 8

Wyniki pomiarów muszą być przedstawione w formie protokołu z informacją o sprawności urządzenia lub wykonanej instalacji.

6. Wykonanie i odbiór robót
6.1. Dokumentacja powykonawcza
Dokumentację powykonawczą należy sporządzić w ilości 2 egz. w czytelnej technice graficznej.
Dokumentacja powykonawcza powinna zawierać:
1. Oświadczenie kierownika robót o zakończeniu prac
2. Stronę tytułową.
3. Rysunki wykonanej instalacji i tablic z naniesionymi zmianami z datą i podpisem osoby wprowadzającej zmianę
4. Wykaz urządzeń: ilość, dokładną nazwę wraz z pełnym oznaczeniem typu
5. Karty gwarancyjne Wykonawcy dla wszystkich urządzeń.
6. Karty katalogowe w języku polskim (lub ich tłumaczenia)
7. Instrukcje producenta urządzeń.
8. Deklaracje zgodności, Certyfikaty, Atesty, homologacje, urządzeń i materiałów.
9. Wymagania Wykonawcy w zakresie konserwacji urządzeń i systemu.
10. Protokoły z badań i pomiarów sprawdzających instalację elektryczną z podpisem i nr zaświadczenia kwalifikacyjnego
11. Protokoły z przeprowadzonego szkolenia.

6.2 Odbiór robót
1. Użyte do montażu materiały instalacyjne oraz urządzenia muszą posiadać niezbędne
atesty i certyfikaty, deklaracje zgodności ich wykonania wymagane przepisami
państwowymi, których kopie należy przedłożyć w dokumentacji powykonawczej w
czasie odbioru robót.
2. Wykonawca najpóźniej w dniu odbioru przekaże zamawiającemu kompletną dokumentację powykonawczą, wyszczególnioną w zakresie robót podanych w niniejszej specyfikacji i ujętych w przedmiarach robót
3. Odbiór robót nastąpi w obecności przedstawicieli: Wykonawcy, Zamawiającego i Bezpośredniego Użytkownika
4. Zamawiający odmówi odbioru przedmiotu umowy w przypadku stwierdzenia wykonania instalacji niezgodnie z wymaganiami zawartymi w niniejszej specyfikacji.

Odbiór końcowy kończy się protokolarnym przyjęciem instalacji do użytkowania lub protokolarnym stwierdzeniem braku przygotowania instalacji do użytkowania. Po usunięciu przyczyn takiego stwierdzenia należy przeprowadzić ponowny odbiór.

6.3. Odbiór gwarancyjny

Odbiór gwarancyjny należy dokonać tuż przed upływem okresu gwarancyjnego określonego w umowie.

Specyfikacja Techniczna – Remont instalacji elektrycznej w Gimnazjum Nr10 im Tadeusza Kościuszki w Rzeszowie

◇ ◇ ◇ ◇ ◇ ◇ ◇

The task —
Look back at the entries above. Retype the line with "4. Zamawiający odmówi", the line with "Odbiór gwarancyjny należy", and all lines in between.

Task answer —
4. Zamawiający odmówi odbioru przedmiotu umowy w przypadku stwierdzenia wykonania instalacji niezgodnie z wymaganiami zawartymi w niniejszej specyfikacji.

Odbiór końcowy kończy się protokolarnym przyjęciem instalacji do użytkowania lub protokolarnym stwierdzeniem braku przygotowania instalacji do użytkowania. Po usunięciu przyczyn takiego stwierdzenia należy przeprowadzić ponowny odbiór.

6.3. Odbiór gwarancyjny

Odbiór gwarancyjny należy dokonać tuż przed upływem okresu gwarancyjnego określonego w umowie.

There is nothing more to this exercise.